Thank you for doing this. 
1. Can you speak to your different roles (COO, PM, etc) and how you moved from one to another?

Currently a junior PM, but open to taking on a more “central”/COO role in the longer term, so curious around how that works/feasibility.

2. Can you speak to breadth vs depth? Is having broad knowledge better, or does the industry tend to value specialists of niches?

 

I have a skill set and education background which gave me the potential to add value outside of a purely 'boxed in' / specialised role, and made a big effort throughout my career to look for and accept roles which gave me scope and ability to exercise initiative and build / create / expend beyond just specialising in a single strategy or approach. Generally, these roles have been 'dual' roles - market facing and trading driven, but with a business development / executive / operations element too. I've alway run portfolios / strategies, but felt like it was limiting to not also explore the scope of what else I could offer to a business. I took alot of pride in breadth of experience and understanding how an equities business works from top to tail.

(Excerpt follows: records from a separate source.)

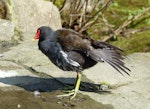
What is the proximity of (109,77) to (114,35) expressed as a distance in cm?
316

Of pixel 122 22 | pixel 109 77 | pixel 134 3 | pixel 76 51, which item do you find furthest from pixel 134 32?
pixel 76 51

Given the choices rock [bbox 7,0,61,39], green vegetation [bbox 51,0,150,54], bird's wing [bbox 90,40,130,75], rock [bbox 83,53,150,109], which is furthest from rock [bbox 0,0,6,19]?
bird's wing [bbox 90,40,130,75]

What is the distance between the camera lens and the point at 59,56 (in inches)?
212

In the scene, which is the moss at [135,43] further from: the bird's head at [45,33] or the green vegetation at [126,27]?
the bird's head at [45,33]

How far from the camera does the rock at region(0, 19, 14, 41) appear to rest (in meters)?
7.41

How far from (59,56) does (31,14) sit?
3.23 metres

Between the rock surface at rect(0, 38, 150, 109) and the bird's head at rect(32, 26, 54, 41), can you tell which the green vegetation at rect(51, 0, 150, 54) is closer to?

That approach has worked for me, but it's not always the case and especially now for juniors, I think you need to be very aware that recruiters and HR teams who undertake hiring for big firms are much more comfortable with only hiring someone that has had the exact same job title as the open mandate previously. There's a preference for simplicity, specialisation and standardisation and there's increasingly few in the industry who are willing to think laterally or be willing to look for and find opportunities to add top talent who don't fit neatly into one little box.

As sad as it is, I think nowadays the much safer career bet is to choose one lane and stick to it. Operations roles don't get paid the way trading roles do. Middle office would kill to be front of house. If you're a PM, stick to that.

 

This is a very distinct change I've seen in many different industries since 2023 or so. Every open role is now "owned" by a recruiter, and that person will only pass your resume on if you had the exact same job title at a list of competing firms they have. So titles have become far more important than they used to be. The only exceptions are retained searches used to hire senior executives.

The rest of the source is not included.